800.6176/12–1444
The Second Secretary of the British Ministry of Supply (Franks) to the Director of the Office of Economic Affairs (Haley)
[Received December 21.]
Dear Haley: Although this letter is being written with the knowledge of other Departments mainly concerned, including the Foreign Office, you will see from the subject matter that it is dealing with rather a difficult problem, and it comes informally from me as the leader of the U.K. delegation during the talks last August, to you as the leader of the U.S. delegation at that time.
During the talks, I think that we all felt that it was a necessary consequence of general policy that other countries with a substantial interest in rubber should be admitted to the group in due course. Any other course would be extremely difficult to defend and I do not think either of us would wish to defend it. At the same time, we felt that the group was by way of being a new experiment, that the issues involved might easily be difficult ones and that there was some danger either of making the group of very little use, or even of bringing it to an untimely end, if the membership were much enlarged during the experimental period. We all recognised that pressure might be put on any one of the Governments concerned to support a claim for admission by some other country, which it would be difficult to resist, and that we should have to handle such a claim as best we might in consultation with one another, when the time came.
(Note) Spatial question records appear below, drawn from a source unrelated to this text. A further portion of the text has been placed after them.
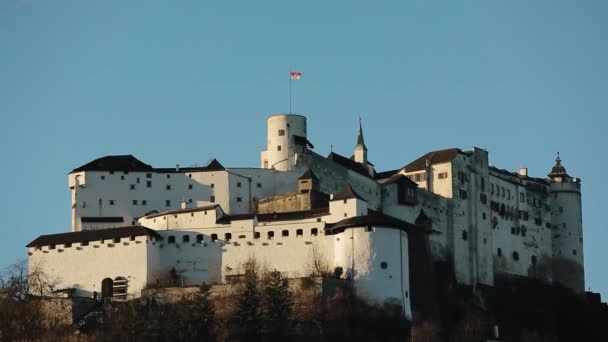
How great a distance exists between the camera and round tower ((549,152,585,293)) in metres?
120

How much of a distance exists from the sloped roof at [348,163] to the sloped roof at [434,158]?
14.5ft

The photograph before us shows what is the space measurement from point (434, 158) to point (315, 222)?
2170cm

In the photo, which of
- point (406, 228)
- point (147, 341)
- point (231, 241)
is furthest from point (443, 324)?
point (147, 341)

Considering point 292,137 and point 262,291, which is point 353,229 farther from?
point 292,137

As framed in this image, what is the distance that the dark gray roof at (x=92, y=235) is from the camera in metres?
94.8

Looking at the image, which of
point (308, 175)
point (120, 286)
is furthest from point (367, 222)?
point (120, 286)

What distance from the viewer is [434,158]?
113m

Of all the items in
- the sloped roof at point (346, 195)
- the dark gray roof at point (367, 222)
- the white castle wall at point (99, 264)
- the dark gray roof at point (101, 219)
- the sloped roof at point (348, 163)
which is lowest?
the white castle wall at point (99, 264)

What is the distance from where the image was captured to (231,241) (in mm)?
94875

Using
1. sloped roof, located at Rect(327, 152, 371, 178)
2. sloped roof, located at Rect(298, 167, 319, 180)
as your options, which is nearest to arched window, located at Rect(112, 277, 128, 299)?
sloped roof, located at Rect(298, 167, 319, 180)

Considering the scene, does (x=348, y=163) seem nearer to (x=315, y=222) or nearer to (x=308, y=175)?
(x=308, y=175)

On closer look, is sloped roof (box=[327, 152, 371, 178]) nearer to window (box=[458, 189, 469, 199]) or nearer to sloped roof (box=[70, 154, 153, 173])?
window (box=[458, 189, 469, 199])

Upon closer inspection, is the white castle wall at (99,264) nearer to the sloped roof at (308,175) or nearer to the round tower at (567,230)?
the sloped roof at (308,175)

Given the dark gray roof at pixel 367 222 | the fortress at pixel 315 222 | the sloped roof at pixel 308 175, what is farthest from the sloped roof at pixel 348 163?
the dark gray roof at pixel 367 222
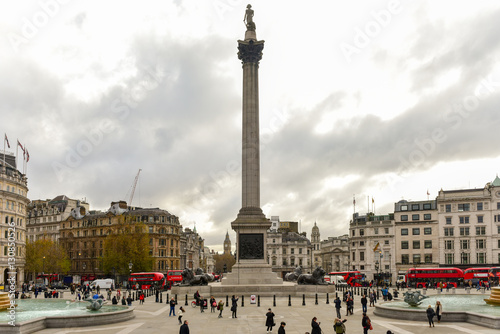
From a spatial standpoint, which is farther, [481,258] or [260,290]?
[481,258]

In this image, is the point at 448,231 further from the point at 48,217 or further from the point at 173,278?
the point at 48,217

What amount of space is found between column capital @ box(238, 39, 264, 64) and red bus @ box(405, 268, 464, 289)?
139ft

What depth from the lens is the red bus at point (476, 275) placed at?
75.8 m

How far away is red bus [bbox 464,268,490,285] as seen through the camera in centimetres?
7581

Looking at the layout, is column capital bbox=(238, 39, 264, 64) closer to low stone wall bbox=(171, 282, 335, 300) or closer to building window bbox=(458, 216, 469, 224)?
low stone wall bbox=(171, 282, 335, 300)

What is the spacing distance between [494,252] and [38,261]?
92.0 metres

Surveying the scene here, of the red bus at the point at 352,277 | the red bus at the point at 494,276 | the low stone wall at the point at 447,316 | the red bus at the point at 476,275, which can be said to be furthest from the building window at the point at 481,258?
the low stone wall at the point at 447,316

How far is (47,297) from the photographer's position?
56.7 meters

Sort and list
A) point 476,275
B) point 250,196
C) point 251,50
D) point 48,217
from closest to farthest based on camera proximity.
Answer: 1. point 250,196
2. point 251,50
3. point 476,275
4. point 48,217

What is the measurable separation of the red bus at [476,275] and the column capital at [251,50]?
4758cm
[Page 985]We have had several approaches of a “fishing” kind since France was liberated, and we took the opportunity given by these to advise the French against making a formal approach at this time. But if we should receive a formal request from them for inclusion in the Study Group (and the chances of this are strengthened because of the recognition of the Provisional Government) we should feel bound to support them.
The case of France will be in a number of ways the strongest that is likely to be made (unless the Russians make a formal demand). France was a member of the old International Rubber Regulation Committee, and French Indo-China is the largest producer of natural rubber outside the British and Dutch areas in the Far East. The French plantations were very efficient, and the French themselves consider that large quantities of natural rubber have been secreted during the Japanese occupation and will be available almost immediately after Indo-China is liberated. They have mentioned a figure of about 200,000 tons, though this is of course rather conjectural. But if they had anything like this quantity, and we had early difficulties in Malaya and the Dutch East Indies, the supply would be a major factor in the situation.
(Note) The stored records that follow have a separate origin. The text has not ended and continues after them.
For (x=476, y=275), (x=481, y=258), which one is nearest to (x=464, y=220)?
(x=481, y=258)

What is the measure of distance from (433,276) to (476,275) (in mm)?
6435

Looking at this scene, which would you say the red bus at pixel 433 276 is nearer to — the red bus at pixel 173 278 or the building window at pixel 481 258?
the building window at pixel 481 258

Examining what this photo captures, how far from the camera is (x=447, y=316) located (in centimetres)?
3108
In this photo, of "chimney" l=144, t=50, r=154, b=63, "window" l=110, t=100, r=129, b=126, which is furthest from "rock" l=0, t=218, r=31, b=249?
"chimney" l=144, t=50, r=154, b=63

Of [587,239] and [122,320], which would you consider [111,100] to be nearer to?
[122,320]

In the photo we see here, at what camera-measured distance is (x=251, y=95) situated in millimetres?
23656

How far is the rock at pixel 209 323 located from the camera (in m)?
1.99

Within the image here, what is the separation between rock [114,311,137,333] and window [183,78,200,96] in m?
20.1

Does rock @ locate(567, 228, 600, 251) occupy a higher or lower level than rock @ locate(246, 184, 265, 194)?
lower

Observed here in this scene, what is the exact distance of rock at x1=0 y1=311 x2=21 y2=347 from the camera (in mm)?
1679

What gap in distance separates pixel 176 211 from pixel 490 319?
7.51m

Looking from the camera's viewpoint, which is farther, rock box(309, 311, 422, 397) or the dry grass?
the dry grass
The French will also be the largest single consumer of rubber after the war apart from the U.S.A., the U.K. (and Russia). They have had extensive experience during the war in using German synthetic rubber, and have managed to keep a certain amount of research work going during that period.
The position then, as we see it, is that they will have quite a lot to contribute to the group and will be in a strong position politically to press their claims to membership if they choose to do so. So far they have been induced to stand out but it is now a question both of how long they will take this attitude, and of the extent to which it is wise on our part to try to exclude them.
If it were only a question of France, we for our part would see little difficulty in their inclusion, but the admission of one further country to the group would almost certainly give rise to claims from other countries. Since it has, I think, been the general intention, to keep the Study Group for the time being to its existing membership, I recognise that the addition of France might create some difficulty. I think, however, that we for our part should probably be willing to explain to any countries, which might approach us as the result of the inclusion of France, that France’s claims were exceptionally strong and that it was felt that better progress could be made in this preliminary stage by keeping the Group as small as is reasonably possible while looking to its extension later on to all countries, with a substantial interest in rubber, whether as producers or consumers. [Page 986] This line might well be successful, though I realise that it would be difficult to maintain it in the face of strong pressure.
I should be most grateful if you felt able to give me some indication of your own views after making any consultations which you think proper.
I do not propose to mention this to Westermann until I have heard from you.
We are all looking forward to seeing you again towards the end of January; Bugbee will have given you the latest information on our plans so far as we have been able to formulate them. I am writing to you now rather than waiting until then, because we suspect that any public announcement of the proposal to meet again in January may bring matters to a head.